El hombre de las hondas profundidades posee la inteligencia sin la potencia, el deseo sin los medios. La revolución industrial le ha enseñado la técnica y le ha dado un mínimo de esparcimientos; pero el triunfo sincrónico del capital y de la burocracia lo ha dejado sin sobretodo. Está escondido tras su escritorio de empleado – Bartleby en Wall Street o Joseph K en su oficina-, se esfuerza con un servilismo lleno de acrimonia, fantasea con mundos supremos y vuelve a la rutina de su casa arrastrando los pies.*
Es un tipo aburrido. Cuarenta años, metro sesenta y siete de estatura, rutina conocida, abultamiento abdominal consolidado. Contador bien plantado. Amó una vez, no volvió a intentarlo. Dócil, excelente desempeño. No causa problemas. Como excentricidad se puede mencionar, quizás, esa empolvada colección de birómenes Bic sin tinta encontradas en la calle que guarda debajo de la cama; más allá de eso uno puede imaginar sin culpas ni dramas que cualquier día sus miembros lo van a abandonar de puro tedio en busca de riesgo y aventura: un ojo lo va a dejar para ver el mar en otro cuerpo, un pie blando va a salir por su cuenta a pisar la tierra desnudo, su lengua va a partir a por sabores exóticos, su piel se va a escapar en busca de otras pieles, y ahí se va a quedar él, amasijo de músculo y hueso, sentado frente a sus libros diarios pasando datos sin inmutarse.

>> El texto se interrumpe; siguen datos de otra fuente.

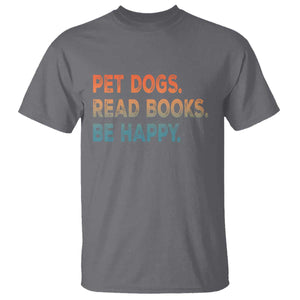 Dog Book Lovers T Shirt Retro Pet Dogs Read Books Be Happy TS10 Charcoal Print Your Wear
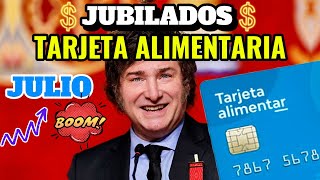 👉INESPERADO❗ 💳Tarjeta Alimentaria en JULIO para Jubilados y Pensionados PNC y PUAM de ANSES 2024 [upl. by Bodkin]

Máximo López, otrora futuro conquistador. Una juventud de grandes anhelos minimizados sistemáticamente. El conformismo de aceptar, razonablemente, los propios límites, que no son más que los dictados por otros, impuestos por necesidades y conveniencias. El proceso de razonar por qué todo lo que se planeaba se fue al carajo. El proceso de olvidar lo que se planeaba, la justificación del cambio de planes, y el mismo proceso de olvido.
Máximo López, contador, siempre vestido de verde pino, pelo abundante, voz queda, sin barba. Tímido: no baila, calla, no conquista. Entrenado en vocabulario reducido: aunque quisiera, aunque de pronto lo sintiera, no sería capaz de expresar su desasosiego con palabras.
Pero ese tipo, que no lo puede nombrar, ¿sentirá desasosiego? ¿Habrá deseado, realmente, otra cosa? ¿Cómo hizo para devenir en ese cuerpo mustio, en ese sexo tibio, en ese discurso medroso, balbuceante? ¿Cómo no se detuvo de pronto y dijo:
Basta?
Mas es cruel, desconsiderado, resumir la vida de un hombre en tan pocas palabras, suponer que todo depende de una elección personal. Es fácil.
Máximo López. Un día te detenés y lo ves de vuelta, frente amplia, pelo en las orejas, separación interdental, labios finos; dócil, excelente desempeño y, de pronto, leve tendencia a sonreír de costado, en flagrante abstracción. E inventás su vida, e inventás que por las noches, acostado sobre sus cajas de birómenes Bic sin tinta y rodeado del trabajo que trajo de la empresa, ese hombre fantasea tímidamente con desorden. Que de a poco imagina, incluso, una hecatombe, un escozor imposible en el cuerpo, una oleada de espíritu beligerante, una pelea sin orden ni concierto, la violencia de la falta de medios, la destrucción de todos los cimientos, el inconformismo y el cansancio y el hastío, la bronca y la desilusión. Que ese hombre hace una rebelión en su cabeza, y se duerme contradictorio y deseoso.
Y eso, inventado, es la tragedia: el deseo, la apertura al cambio personal sin medios, la insatisfacción y la voluntad sin ímpetu. La sensación de sofocación, la aceptación final. Los breves lapsos de bronca; de pronto, un quiebre; la mayoría de las veces, ese silencio impotente, el olvido, la costumbre.
Y entonces es un tipo aburrido. Pero entonces es un tipo vencido. Amputado, miedoso e inmóvil. Evasivo, funcional.
*George Steiner, “El hombre subterráneo o la majestad del absurdo”. En Fedor Dostoievski, Memorias del subsuelo, Buenos Aires, Quadrata, 2004, p.10.